══ INPUT RECORDS

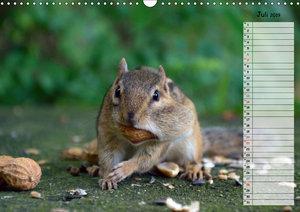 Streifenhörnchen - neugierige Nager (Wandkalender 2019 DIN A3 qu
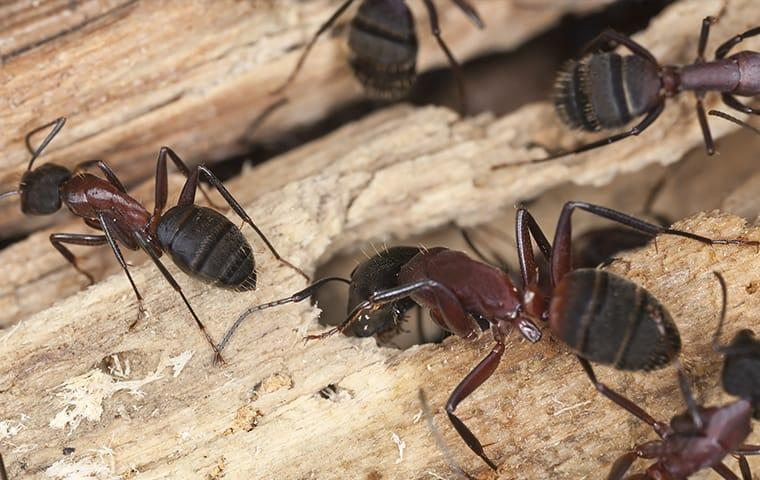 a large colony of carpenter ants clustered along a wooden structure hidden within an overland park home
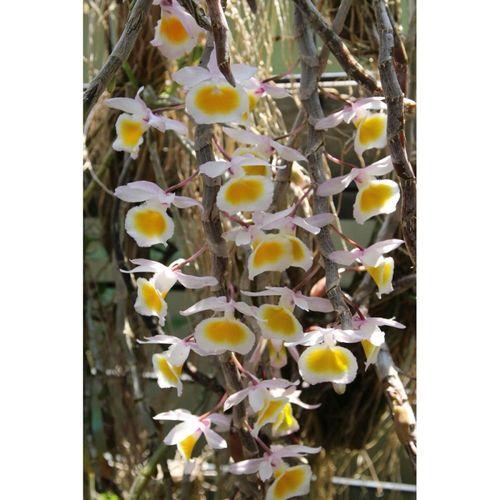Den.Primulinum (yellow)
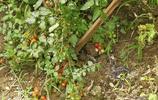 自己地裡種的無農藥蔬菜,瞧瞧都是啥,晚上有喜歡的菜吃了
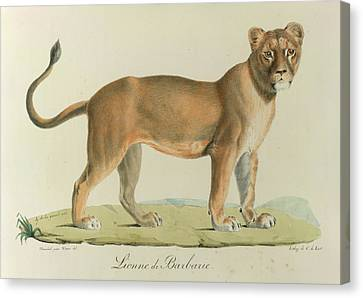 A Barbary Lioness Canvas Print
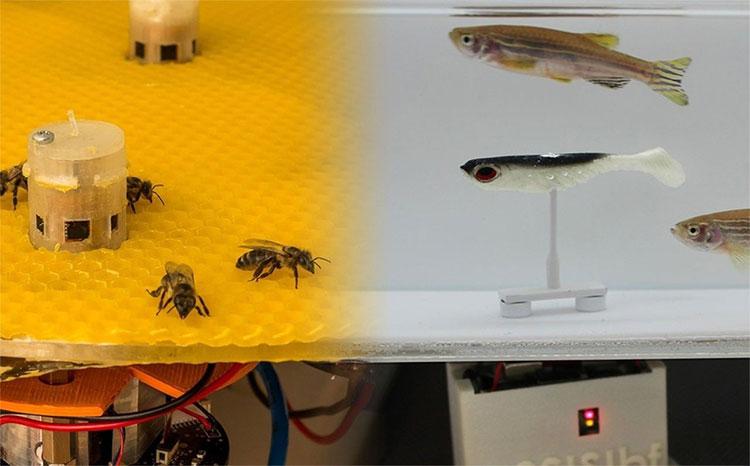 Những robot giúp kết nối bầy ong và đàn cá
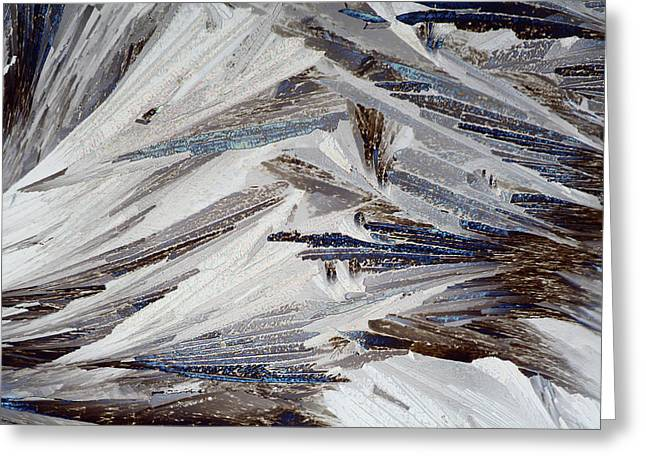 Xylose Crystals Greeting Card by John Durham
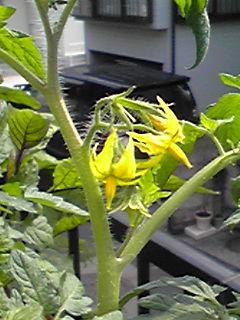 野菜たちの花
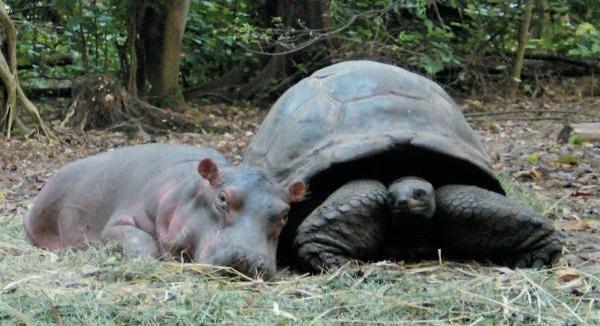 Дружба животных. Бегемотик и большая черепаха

════
══ INPUT RECORDS

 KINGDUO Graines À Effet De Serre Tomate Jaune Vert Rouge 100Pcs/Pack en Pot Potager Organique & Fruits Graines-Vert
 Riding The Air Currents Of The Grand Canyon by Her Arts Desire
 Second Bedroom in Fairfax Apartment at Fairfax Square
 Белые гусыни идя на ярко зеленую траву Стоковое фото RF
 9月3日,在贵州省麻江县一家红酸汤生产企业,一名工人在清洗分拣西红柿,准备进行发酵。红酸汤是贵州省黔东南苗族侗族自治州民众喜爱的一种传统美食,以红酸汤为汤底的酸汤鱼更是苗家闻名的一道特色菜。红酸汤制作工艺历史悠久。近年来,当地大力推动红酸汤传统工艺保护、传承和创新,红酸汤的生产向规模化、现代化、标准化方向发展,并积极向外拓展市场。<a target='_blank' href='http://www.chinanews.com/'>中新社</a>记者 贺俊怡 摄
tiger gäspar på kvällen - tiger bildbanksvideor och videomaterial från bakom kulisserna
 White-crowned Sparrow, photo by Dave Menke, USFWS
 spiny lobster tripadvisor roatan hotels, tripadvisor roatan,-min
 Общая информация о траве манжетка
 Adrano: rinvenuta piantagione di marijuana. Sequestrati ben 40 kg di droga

════
══ INPUT RECORDS

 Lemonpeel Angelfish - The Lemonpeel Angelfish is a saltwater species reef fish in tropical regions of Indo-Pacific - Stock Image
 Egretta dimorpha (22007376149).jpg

════

EXERCISE: Please repeat the lines of the material above exactly, starting with the line that contains "Streifenhörnchen - neugierige" and ending with the line that contains "A Barbary Lioness Canvas Print". Leave the pictures out.

RESPONSE AREA:
 Streifenhörnchen - neugierige Nager (Wandkalender 2019 DIN A3 qu
 a large colony of carpenter ants clustered along a wooden structure hidden within an overland park home
Den.Primulinum (yellow)
 自己地裡種的無農藥蔬菜,瞧瞧都是啥,晚上有喜歡的菜吃了
 A Barbary Lioness Canvas Print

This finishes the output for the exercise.